Yığıldığımız koltukta elimizi kolumuzu kıpırdatamayacak haldeyken,  mutfaktaki bulaşıkları makinaya dizmek, yatak odasını toparlamak, çamaşır yıkamak, ütü yapmak, yemek yapmak, çiçekleri sulamak vs vs vs bir ton işi kara kara düşünür dururuz.  Üşenme halimiz tavan yapmış vaziyette, hareket etme ihtimalimiz SIFIR.

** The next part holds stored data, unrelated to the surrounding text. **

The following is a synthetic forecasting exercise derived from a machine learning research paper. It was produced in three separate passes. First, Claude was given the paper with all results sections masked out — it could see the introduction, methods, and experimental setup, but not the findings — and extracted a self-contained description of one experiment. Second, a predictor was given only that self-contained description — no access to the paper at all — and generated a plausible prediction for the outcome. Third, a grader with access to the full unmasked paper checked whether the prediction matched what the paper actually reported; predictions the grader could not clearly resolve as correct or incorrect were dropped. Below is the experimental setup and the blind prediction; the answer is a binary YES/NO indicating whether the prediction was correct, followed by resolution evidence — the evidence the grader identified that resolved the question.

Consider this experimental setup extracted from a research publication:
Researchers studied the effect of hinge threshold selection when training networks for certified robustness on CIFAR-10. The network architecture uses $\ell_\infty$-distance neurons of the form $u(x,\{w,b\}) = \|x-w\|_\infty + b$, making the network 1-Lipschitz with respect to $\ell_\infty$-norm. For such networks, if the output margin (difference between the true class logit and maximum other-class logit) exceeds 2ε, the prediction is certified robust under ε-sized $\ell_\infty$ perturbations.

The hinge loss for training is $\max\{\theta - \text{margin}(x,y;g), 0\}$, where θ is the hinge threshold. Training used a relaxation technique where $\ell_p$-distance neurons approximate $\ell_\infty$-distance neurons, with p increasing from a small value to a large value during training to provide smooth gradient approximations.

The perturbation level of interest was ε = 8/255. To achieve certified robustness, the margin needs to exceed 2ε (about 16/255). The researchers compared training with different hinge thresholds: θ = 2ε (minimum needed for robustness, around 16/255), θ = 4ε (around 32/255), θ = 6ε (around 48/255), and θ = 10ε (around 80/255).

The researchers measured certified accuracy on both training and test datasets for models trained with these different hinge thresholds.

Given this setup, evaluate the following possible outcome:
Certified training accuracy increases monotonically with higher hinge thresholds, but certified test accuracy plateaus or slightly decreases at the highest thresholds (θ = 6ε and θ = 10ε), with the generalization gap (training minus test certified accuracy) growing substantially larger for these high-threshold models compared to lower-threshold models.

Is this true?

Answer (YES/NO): NO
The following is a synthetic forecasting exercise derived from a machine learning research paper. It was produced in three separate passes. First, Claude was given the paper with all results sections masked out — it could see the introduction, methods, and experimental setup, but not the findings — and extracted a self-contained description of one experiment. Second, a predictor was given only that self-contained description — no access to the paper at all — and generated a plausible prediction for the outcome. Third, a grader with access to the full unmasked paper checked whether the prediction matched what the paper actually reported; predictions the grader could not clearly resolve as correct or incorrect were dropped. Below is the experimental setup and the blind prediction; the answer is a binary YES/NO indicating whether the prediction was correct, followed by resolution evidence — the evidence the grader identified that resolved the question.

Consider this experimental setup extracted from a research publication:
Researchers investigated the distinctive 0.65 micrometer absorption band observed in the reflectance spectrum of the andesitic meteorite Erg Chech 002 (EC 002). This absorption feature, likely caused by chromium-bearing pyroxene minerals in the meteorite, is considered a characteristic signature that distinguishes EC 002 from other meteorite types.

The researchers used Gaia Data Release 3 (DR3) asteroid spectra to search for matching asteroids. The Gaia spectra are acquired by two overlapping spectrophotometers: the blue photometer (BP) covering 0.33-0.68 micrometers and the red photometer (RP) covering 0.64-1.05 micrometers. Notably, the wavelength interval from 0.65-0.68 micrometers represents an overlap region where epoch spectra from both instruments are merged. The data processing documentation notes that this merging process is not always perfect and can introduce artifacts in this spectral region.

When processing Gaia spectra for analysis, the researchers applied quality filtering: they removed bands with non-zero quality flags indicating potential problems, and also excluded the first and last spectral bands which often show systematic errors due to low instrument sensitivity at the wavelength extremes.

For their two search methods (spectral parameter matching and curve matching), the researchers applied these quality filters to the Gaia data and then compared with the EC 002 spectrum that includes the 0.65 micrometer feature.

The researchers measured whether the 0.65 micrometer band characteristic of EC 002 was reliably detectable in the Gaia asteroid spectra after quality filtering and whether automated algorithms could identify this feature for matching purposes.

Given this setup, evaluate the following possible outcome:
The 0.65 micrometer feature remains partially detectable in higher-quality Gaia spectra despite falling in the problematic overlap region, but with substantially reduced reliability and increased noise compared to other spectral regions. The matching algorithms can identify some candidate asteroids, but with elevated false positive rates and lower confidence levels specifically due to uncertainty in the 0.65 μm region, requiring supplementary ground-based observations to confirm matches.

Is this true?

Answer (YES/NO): NO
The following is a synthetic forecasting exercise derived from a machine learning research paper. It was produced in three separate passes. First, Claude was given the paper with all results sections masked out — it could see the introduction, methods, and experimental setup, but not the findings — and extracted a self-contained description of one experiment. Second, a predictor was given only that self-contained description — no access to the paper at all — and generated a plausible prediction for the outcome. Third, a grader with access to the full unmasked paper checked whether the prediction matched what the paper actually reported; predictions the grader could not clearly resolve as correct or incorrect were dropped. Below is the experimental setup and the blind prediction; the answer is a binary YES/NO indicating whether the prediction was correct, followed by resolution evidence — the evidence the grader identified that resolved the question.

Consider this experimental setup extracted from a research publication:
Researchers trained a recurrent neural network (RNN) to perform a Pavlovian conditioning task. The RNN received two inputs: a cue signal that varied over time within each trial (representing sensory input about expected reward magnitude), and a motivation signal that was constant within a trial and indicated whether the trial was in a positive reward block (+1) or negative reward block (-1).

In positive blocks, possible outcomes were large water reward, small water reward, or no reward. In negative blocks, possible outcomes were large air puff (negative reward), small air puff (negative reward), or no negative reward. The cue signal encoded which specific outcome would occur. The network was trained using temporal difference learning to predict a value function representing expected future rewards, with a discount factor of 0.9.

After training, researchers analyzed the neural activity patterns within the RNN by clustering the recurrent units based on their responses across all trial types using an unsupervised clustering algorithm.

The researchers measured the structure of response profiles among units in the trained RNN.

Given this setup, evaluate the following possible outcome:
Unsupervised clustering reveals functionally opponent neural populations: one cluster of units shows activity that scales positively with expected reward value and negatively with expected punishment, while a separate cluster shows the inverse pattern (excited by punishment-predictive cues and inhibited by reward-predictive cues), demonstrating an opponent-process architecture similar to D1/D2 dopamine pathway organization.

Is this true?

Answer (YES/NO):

            İşte arı gibi çalışkan  bir millet olan Japonların KAİZEN dedikleri felsefe tam da burada devreye giriyor. Hadi bakalım saatinizin alarmını  altmış saniye sonrasına kuruyorsunuz ve sadece o altmış saniye için harekete geçiyorsunuz. Mutfağa dalın , lavabodaki bulaşıkları makinaya yerleştirin.Tembelliğin anayasasını yazmış dahi olsanız, bu kadar az zaman içinde yaptığınız işte gösterdiğiniz başarının verdiği haz, sevinç ve tatmin olma duygusu, size yemeği de yaptıracak, belki diğer bir kaç işi de. Bu tekniği uygularken başlangıçta sadece beş dakika daha ilave edin. Süreç ilerledikçe yarım saate çıkarın.  Yarım saatlik alışkanlığa kavuştuktan sonra süreyi uzatabilmek kolaylaşır. Hedefe ufak ve sağlam adımlarla ulaşmanızı sağlar. İşin özü bu tekniği üşendiğimiz zamanlarda hemen hayata geçirip, beynimize alışkanlığı kazandırmak. Göreceksiniz. O tembel tenekenin içinden çalışkan bir nefer çıkacak. Üşengeçliğin sebep olduğu özgüven eksikliğini ortadan kaldırma, suçluluk, çaresizlikten kurtulmakta cabası. Zafer hissi ve başarı, yapılan iş ne olursa olsun onda ilerlemenizi sağlar.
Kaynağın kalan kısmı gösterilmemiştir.